Monday, May 25, 2009

outside of murphysboro, on a high ridge above the big muddy river, a road goes off toward the worthen cemetery, and turns left onto watt hill road where a 4-year-old had a party on sunday. that worthen cemetery road turns into a gravel road and heads down into wooded territory on the banks of the big muddy there, but is totally unmarked; i was told that it was the site of brownsville, original county seat of jackson county, and birthplace, as it turns out, of john a. logan, one of the original founders of memorial day. totally unmarked, the ruins, if they are still there, should be a historical site, but who knows? it's a beautiful area, long grasses blowing in the breeze, old barns, evidence of recent storms provided by huge stumps and fallen trees here and there. the paved road wound around until we got to the party, where it rained a little but then became a nice day. the kids played outside while ravenous mosquitoes went after everyone who had had a bite of cake. again, the wooded valleys beckoned in all directions; it's a historic area, the sand ridge being the last site of native americans in the state of illinois, and all hilly wooded river valley within a spit of the mississippi being definitely the center of civilization, for the several thousand years before the white folks came along.

memorial day weekend, and time to reflect a little, also one of the few summertime opportunities to really enjoy the pleasant weather, before it gets just too hot & humid to really stand around out there. our friends had a huge hickory that damaged their porch and roof and still stood right outside the house; we speculated about whether someone would come along soliciting good furniture-wood or what should be extraordinary opportunity in terms of good craft-wood; to our knowledge, nobody had come along at all for any of it. tell me again what you know of brownsville? i asked. has an old house on it, vacant. that land was sold recently, he said, six huge parcels, all to the same owner, probably going to be used for hunting rights. think anyone would mind if a person went poking around down there?

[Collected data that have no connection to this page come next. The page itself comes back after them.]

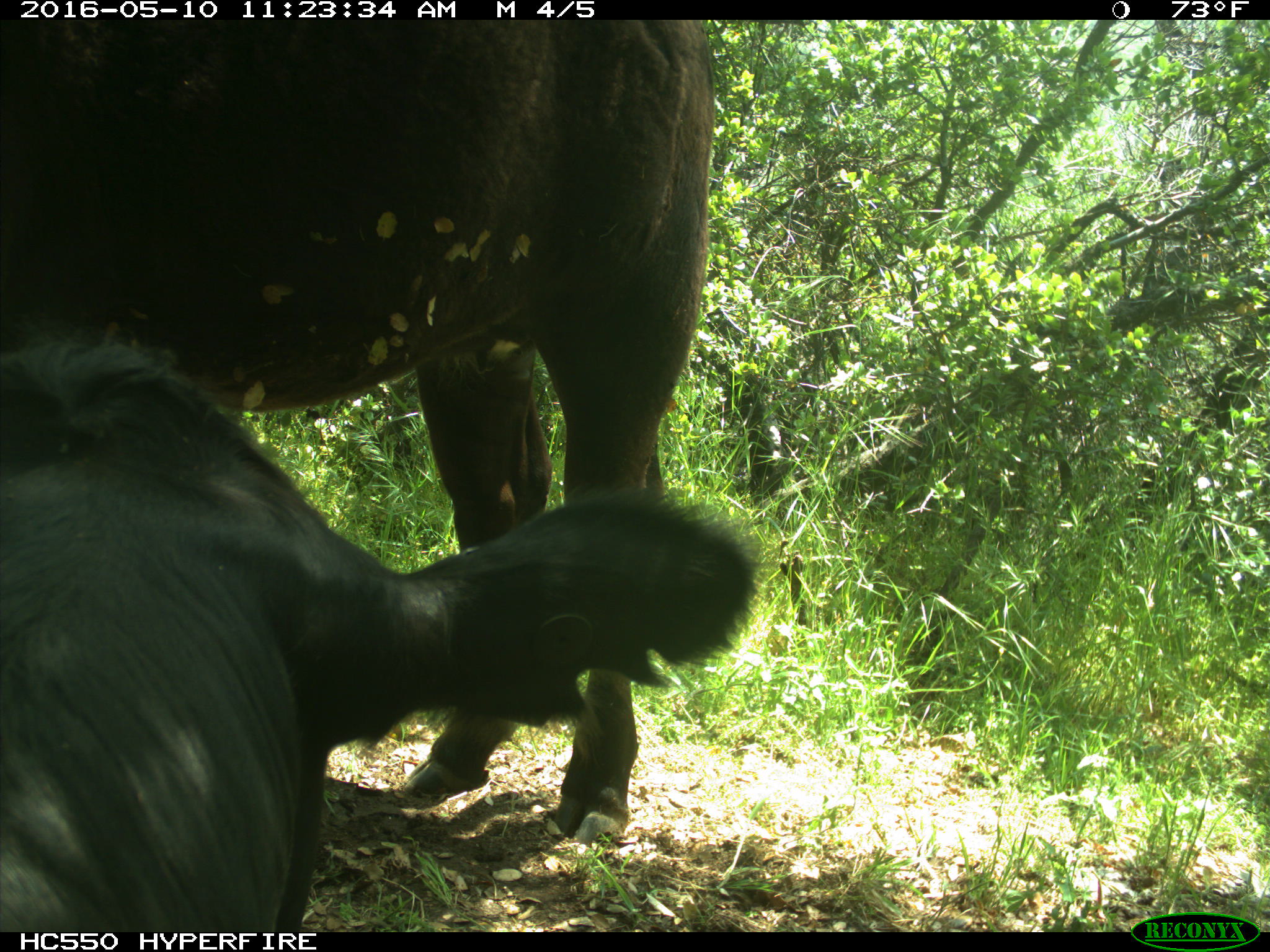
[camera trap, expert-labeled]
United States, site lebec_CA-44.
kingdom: Animalia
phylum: Chordata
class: Mammalia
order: Artiodactyla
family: Bovidae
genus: Bos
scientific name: Bos taurus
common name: domestic cow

Oh, yeah, probably.

The paved road wandered back toward brownsville and we played african music as usual, and enjoyed the green grasses and forests. in the worthen cemetery people cleared brush, as people have been doing in this area for weeks now, but memorial day being a time to take care of the cemeteries, brush off the dust, and mow the lawns, i'm sure they were preparing. it's an unwritten book, i thought, though supposedly somebody already wrote a book about the place, and the evidence they found one way or the other about how they had forges there and did metalworking. moved the county seat to murphysboro, apparently, because it was prone to flooding, as much of the valleys are. if someone wrote that book, i haven't seen it, but the whole project has to go on the shelf anyway, because i'm way too busy. at work, people are busy putting a new roof on a flat building, and making all kinds of noise; one day, came back from coffee and saw a prehistoric kind of lizard fellow, disoriented out on the breezeway bricks; i pointed him out to a student, but then let him go, since his life was already turned upside down. similarly, driving to work on sunset boulevard, er, sunset drive, we drove right over a large turtle, also disoriented, realized too late that the street he was crossing was a little too busy for his general rate. we stopped, came back, and idled in a driveway while we saved its life, and the owner of the driveway came out to see why we were there.

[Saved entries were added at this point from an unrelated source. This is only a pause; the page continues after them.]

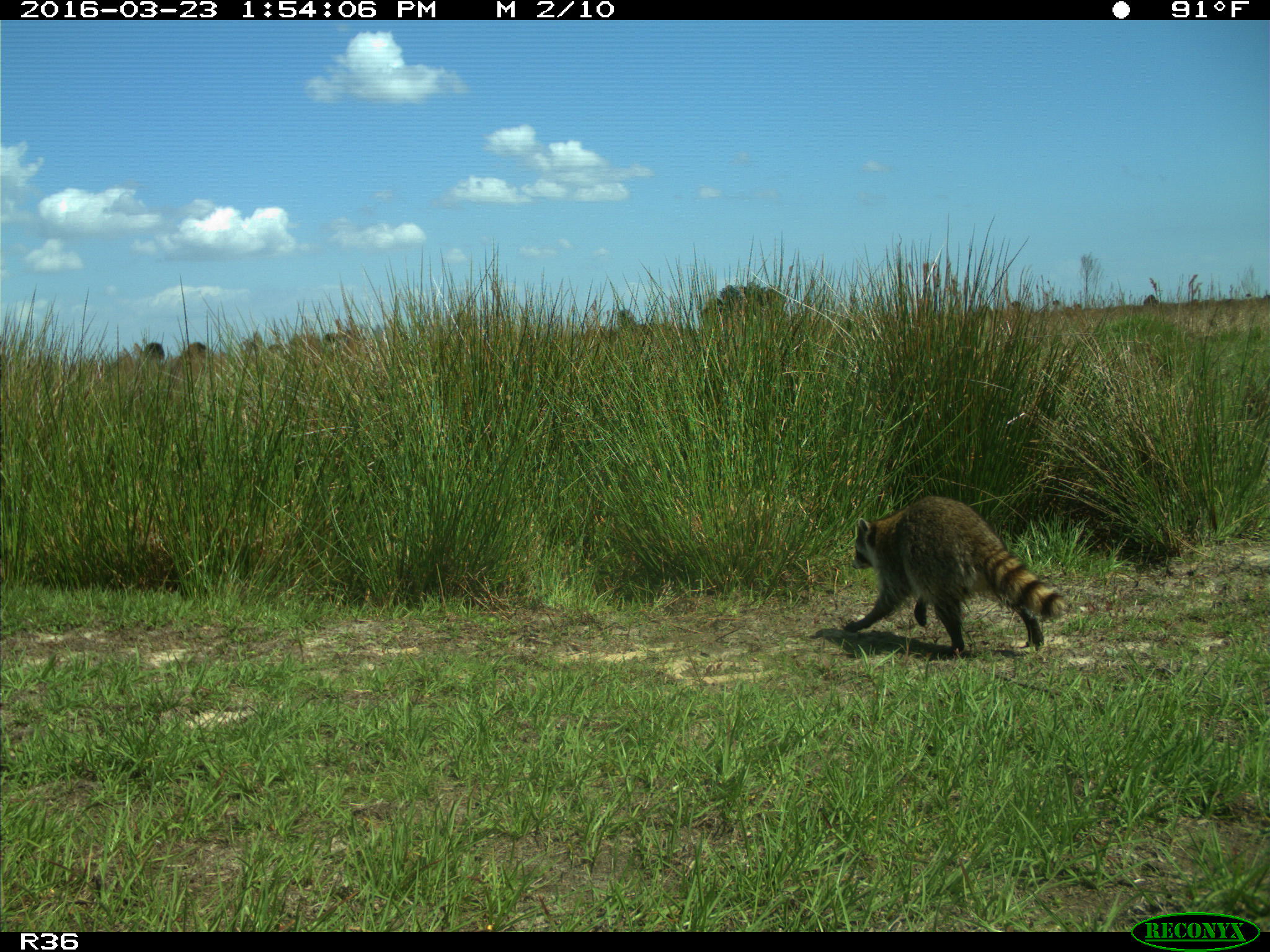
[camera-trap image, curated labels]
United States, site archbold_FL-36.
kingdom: Animalia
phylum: Chordata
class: Mammalia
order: Carnivora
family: Procyonidae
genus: Procyon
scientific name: Procyon lotor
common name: common raccoon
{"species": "Procyon lotor (common raccoon)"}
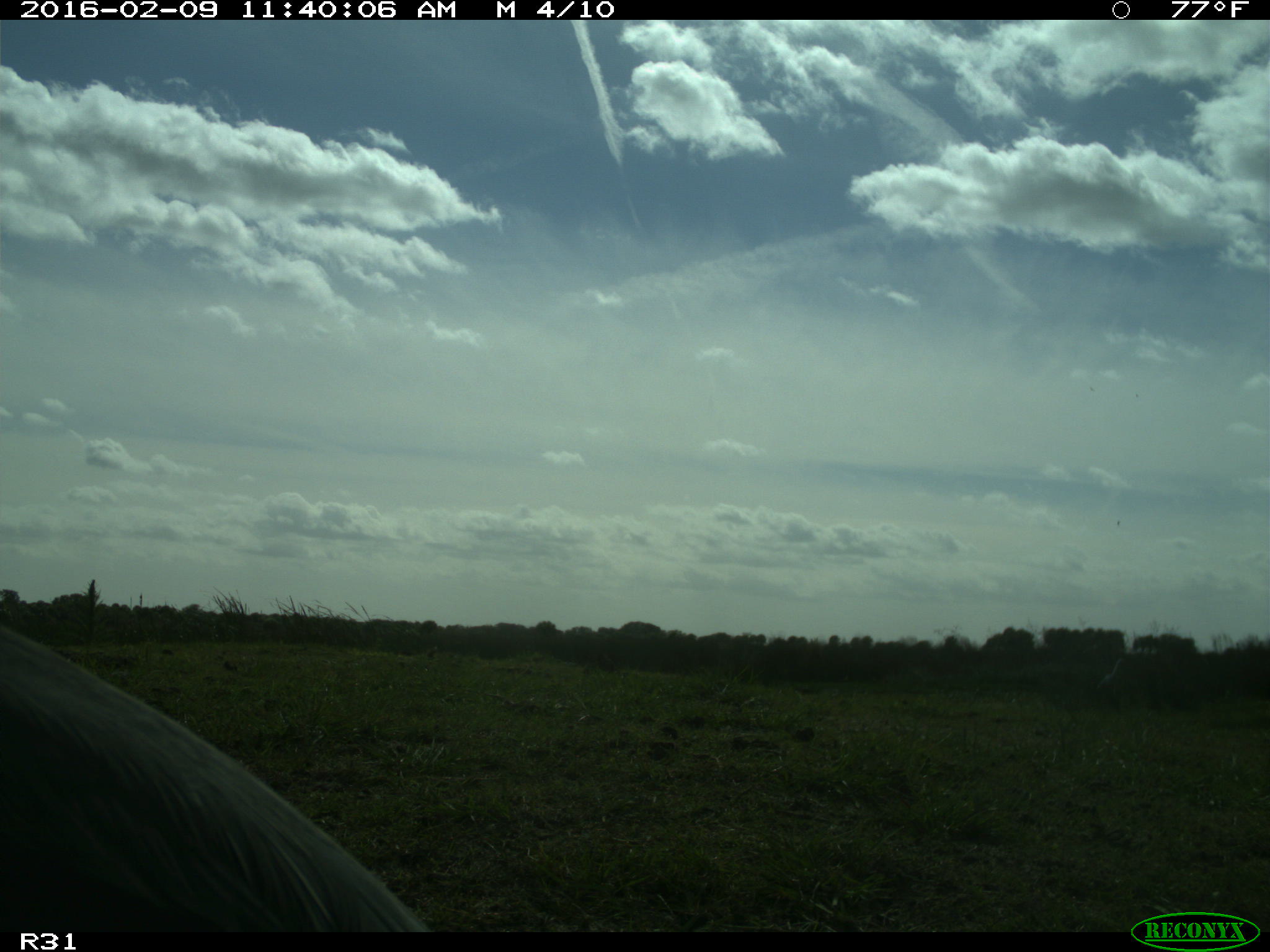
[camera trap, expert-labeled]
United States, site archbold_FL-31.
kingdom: Animalia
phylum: Chordata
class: Aves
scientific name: Aves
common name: birds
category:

freedom, i think, starts with life, and the opportunity to move on; the lizard found his spot in the weeds, and the turtle went off down toward the little creek that cuts under sunset there by the green earth wetlands. john a logan and his buddies are long gone, so are the brothers and thousands of people who died fighting the civil war, which ravaged the area and rewrote the landscape in such a way that it'll never be the same. perhaps some things are best left untouched, as is the civil war graveyard out on the dog improvement lands, that we used to pass when we walked our dogs around the ponds there, and which nobody really took much care of, but everyone knew it was there, and was important. they finally fenced the place off, because it became famous, and blogs like this certainly don't help, so i'll put my two cents in here, if you're still reading this far. have respect; don't tip over the gravestones, hold the memory still and precious, and let things go their way, not upsetting the balance or making things go extinct that shouldn't have to. it's what's precious about the midwest really, that it can be, at the same time, center of the universe of a few thousand years ago, richest & most fertile & most beautiful of river valleys, land of lincoln and land of obama, yet at the same time, a place where a single gravel road to history lies unmarked, unobstructed, the hills full of arrowheads and all kinds of archaeology, yet at the same time, used only to shoot deer by locals in a single week in november, locals who both paid for the right and duly respect, in their own way, the importance of the territory, and pretty much left alone the rest of the time.

a book, i'd say, if not a couple of short stories at least.